BEGIN Document extract
Skip to content

homegrownhuman/msgviz

Folders and files

NameName
Last commit message
Last commit date

Latest commit

 

History

41 Commits
 
 
 
 
 
 
 
 
 
 
 
 
 
 
 
 
 
 
 
 
 
 
 
 
 
 
 
 

Message Visualizer

Local, source-agnostic chat archive viewer for iMessage, WhatsApp & more. Heatmap, search, audio transcription and OCR — fully offline, your data never leaves the machine.

License: MIT Status: Alpha Python: 3.10+ Tests: 134

The CLI / package name is msgviz — that's what you type in the shell. "Message Visualizer" is the project name.


Install

Requires Python ≥ 3.10 on macOS or Linux (~200 MB disk for the venv + dependencies + bundled demo). Everything else — ffmpeg, whisper-cli, OCR — is optional and only needed for the corresponding feature. After install, msgviz check tells you exactly what works on your machine.
END Document extract
BEGIN Data block
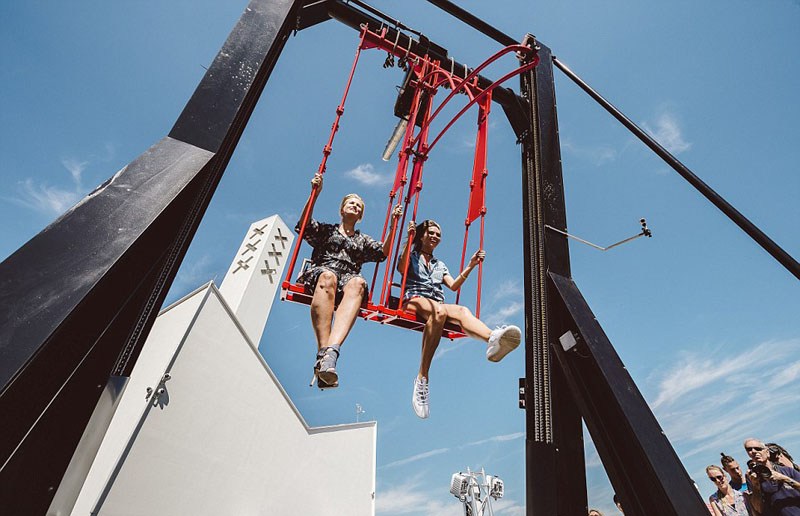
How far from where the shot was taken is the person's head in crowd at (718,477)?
409 centimetres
END Data block
--- What to produce ---
Reproduce the Message Visualizer repository page word for word, from start to finish.

--- Response to the exercise ---
Skip to content

homegrownhuman/msgviz

Folders and files

NameName
Last commit message
Last commit date

Latest commit

 

History

41 Commits
 
 
 
 
 
 
 
 
 
 
 
 
 
 
 
 
 
 
 
 
 
 
 
 
 
 
 
 

Message Visualizer

Local, source-agnostic chat archive viewer for iMessage, WhatsApp & more. Heatmap, search, audio transcription and OCR — fully offline, your data never leaves the machine.

License: MIT Status: Alpha Python: 3.10+ Tests: 134

The CLI / package name is msgviz — that's what you type in the shell. "Message Visualizer" is the project name.


Install

Requires Python ≥ 3.10 on macOS or Linux (~200 MB disk for the venv + dependencies + bundled demo). Everything else — ffmpeg, whisper-cli, OCR — is optional and only needed for the corresponding feature. After install, msgviz check tells you exactly what works on your machine.